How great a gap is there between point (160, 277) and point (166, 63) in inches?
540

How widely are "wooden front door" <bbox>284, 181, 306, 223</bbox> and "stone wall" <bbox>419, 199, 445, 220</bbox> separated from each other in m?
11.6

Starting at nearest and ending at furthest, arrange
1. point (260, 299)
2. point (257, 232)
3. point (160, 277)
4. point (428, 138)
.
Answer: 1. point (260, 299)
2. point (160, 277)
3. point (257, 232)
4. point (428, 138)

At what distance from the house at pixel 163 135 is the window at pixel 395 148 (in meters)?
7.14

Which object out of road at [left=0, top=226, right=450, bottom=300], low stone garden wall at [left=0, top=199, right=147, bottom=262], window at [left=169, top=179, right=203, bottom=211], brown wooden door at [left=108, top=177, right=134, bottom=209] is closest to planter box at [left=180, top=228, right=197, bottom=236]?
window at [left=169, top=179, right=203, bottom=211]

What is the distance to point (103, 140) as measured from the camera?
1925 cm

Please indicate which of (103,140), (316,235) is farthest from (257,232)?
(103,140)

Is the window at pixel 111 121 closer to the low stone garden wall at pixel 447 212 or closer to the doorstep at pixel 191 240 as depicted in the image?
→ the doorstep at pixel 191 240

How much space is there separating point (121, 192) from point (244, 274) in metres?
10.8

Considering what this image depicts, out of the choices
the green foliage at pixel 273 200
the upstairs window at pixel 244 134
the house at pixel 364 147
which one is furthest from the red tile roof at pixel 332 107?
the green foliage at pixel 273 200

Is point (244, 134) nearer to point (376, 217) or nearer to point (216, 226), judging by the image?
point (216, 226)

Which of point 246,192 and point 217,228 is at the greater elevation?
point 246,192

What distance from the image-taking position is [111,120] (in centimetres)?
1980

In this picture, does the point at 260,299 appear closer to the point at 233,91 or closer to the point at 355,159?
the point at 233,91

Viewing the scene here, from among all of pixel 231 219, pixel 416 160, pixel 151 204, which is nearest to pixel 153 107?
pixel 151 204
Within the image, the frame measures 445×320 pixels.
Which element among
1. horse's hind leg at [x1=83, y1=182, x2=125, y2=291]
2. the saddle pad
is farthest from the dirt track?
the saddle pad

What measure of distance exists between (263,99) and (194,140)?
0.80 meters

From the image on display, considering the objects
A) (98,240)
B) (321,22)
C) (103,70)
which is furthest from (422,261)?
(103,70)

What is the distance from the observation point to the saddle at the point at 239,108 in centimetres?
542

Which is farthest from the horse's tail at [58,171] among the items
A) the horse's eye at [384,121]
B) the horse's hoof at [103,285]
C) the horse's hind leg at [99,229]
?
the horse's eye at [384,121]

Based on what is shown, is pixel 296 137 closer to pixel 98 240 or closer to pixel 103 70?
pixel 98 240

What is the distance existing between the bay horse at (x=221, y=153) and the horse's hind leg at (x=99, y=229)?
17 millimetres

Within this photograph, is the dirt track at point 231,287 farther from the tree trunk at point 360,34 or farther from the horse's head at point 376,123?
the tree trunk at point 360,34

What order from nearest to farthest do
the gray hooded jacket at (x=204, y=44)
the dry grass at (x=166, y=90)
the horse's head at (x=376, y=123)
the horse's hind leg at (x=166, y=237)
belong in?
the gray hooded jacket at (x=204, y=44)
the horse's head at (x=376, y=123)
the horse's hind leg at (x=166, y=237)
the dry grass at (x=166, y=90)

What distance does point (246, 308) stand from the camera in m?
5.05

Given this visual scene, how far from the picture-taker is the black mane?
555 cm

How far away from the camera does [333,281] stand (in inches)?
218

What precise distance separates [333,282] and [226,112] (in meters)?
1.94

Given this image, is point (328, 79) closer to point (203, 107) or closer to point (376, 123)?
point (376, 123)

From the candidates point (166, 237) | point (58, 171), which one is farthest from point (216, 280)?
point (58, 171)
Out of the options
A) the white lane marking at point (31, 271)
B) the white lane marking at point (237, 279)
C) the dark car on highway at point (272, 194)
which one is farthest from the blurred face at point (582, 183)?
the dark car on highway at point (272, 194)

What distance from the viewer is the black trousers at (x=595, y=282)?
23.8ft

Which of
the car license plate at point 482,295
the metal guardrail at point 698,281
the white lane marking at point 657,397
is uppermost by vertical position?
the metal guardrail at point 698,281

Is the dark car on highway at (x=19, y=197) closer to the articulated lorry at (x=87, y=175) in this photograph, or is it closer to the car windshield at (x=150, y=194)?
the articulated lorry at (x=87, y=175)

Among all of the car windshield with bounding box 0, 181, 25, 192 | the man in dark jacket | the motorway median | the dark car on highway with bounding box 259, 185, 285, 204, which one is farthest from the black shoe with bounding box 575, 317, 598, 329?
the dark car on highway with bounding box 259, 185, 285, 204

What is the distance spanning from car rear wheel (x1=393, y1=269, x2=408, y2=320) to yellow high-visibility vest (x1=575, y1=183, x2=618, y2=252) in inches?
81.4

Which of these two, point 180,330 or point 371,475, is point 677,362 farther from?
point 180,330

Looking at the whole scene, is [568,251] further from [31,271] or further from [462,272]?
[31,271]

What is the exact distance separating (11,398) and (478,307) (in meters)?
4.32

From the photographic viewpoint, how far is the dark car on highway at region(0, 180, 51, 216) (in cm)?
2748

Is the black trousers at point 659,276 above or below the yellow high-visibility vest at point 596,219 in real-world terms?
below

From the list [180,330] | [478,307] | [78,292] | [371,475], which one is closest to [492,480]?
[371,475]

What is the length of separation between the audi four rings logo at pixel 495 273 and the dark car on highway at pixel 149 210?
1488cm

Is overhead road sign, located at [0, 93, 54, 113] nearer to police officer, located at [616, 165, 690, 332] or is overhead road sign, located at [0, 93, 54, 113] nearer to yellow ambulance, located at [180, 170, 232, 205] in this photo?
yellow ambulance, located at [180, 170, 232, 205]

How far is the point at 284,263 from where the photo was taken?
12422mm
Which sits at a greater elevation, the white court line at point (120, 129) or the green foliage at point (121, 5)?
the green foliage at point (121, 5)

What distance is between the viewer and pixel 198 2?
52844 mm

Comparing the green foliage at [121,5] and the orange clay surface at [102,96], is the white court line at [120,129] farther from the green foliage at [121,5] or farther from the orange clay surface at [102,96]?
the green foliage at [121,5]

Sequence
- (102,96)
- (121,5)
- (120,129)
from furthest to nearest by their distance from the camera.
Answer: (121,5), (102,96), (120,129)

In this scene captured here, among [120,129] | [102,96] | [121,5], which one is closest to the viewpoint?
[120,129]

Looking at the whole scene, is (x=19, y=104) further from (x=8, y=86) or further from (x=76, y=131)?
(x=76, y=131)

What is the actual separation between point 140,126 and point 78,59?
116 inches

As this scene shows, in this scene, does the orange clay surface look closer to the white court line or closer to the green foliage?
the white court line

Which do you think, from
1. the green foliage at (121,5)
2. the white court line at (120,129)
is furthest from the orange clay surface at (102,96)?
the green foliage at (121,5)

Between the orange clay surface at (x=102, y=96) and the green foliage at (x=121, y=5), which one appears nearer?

━━━━

**WHAT IS REQUIRED:** Copy the rows from the line with "Based on what" to the line with "17 millimetres", switching "hind leg" to "front leg" and changing nothing else.

**SOLUTION FOR THIS PROBLEM:**
Based on what is shown, is pixel 296 137 closer to pixel 98 240 or closer to pixel 103 70?
pixel 98 240

What is the distance existing between the bay horse at (x=221, y=153) and the horse's front leg at (x=99, y=229)?
17 millimetres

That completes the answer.